Before Jen and I and Tyler left for York, my brother Chris and I went to Washington DC. During our trip, we visited the Holocaust Memorial Museum, and I was struck--as most are--by the gruesome atrocities committed during the Holocaust.

However, in one area, I found myself standing facing a wall with a quote written on it in massive letters, taken from Elie Weisel's harrowing memoir Night. The line said, "God is dead."

As a Christian-male-feminist-teacher-writer--husband-father-Democrat, I stood looking at the quote for a long time.

A long time.

I asked God, How am I supposed to read this, Lord? How could I ever say to someone who has experience such horror that such a claim is false?

I stood there and asked God as tears came down my cheeks and my heart burned inside of me.

And then, God spoke.

I heard this small voice bubbling up, and the words that became etched in my mind and soul were: "I am not dead, but my people have remained silent."

The words shocked me at once in their simplicity and their truth.

And in every great tragedy--even and especially those tragedies committed in the name of God but really nothing more than mass murder at the hands of men pretending to claim God as an excuse--the above line has been true.

In the Rwandan genocide, where were we?

In the current genocide in Darfur, where are we?

In the destruction and violence against women in the Congo, where are we?

In the systematic oppression of women in every country on the globe, where are we?

It has become painfully obvious that men--even good men--would often prefer to remain passive on the issue. And it has also become painfully obvious that those who profess to follow a faith don't see any of Christ's numerous class to action on behalf of the oppressed as reason enough to look outside the walls of their own church, and try to find something meaningful to fight for.
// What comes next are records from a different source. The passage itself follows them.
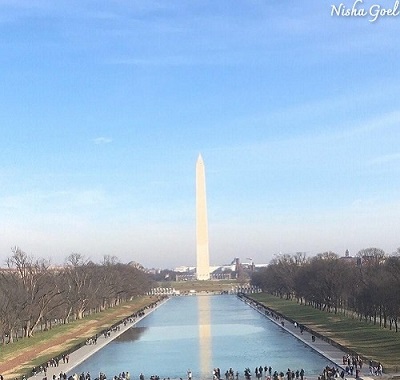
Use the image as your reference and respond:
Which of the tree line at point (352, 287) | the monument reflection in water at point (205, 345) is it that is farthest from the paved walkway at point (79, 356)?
the tree line at point (352, 287)

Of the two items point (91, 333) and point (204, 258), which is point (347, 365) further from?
point (204, 258)

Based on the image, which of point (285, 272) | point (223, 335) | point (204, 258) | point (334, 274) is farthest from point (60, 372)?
point (204, 258)

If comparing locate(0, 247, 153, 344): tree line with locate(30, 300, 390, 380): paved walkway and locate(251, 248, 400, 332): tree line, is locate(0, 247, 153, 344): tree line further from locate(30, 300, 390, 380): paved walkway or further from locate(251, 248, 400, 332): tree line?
locate(251, 248, 400, 332): tree line

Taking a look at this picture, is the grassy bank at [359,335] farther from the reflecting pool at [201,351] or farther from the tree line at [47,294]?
the tree line at [47,294]

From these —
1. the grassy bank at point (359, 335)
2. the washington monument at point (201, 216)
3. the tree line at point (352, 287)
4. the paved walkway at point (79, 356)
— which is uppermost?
the washington monument at point (201, 216)

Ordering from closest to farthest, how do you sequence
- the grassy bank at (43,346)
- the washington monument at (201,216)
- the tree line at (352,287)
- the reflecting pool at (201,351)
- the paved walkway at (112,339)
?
the paved walkway at (112,339), the reflecting pool at (201,351), the grassy bank at (43,346), the tree line at (352,287), the washington monument at (201,216)

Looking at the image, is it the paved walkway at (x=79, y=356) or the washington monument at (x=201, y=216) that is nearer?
the paved walkway at (x=79, y=356)

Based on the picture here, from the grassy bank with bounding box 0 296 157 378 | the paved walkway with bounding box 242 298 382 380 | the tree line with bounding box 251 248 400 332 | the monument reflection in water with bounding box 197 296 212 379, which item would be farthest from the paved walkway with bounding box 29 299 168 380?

Sadly, for many in the Church, protesting gay rights seems to be the only rallying cry to which they respond.

But Christ, if we read what he's said and done, does something far different. He fights for those who are oppressed. He stands with the persecuted, the defeated, the weak, the poor, and the needy.

Christ never says, blessed are the rich and he never says blessed are those who judge others.

No.

It's time for men and for Christians to redefine--no, reinvent--the roles we have enacted for far too long. If we need a model, look at Jesus himself, who is startlingly different than most Christians I see today.

Jesus didn't dress in three-pieces suits, hang with the wealthy, and oppress women.

So, all of that to say that missing sleep is sometimes necessary when a voice of justice begins to creep into one's heart.

Perhaps we'll see a book like Lisa Shannon's come out which accounts for the way men will begin to stand up for equality and justice and oppose the oppression of women the world over.

Call me an idealist, but yeah, I'm holding my breath for this. It happens when those of us born into privilege are willing to peer out from behind the walls and see life as it is lived for the other 95% of the world. I've got a heck of a long way to walk on this path, but I want to try and follow the trail as best as I can.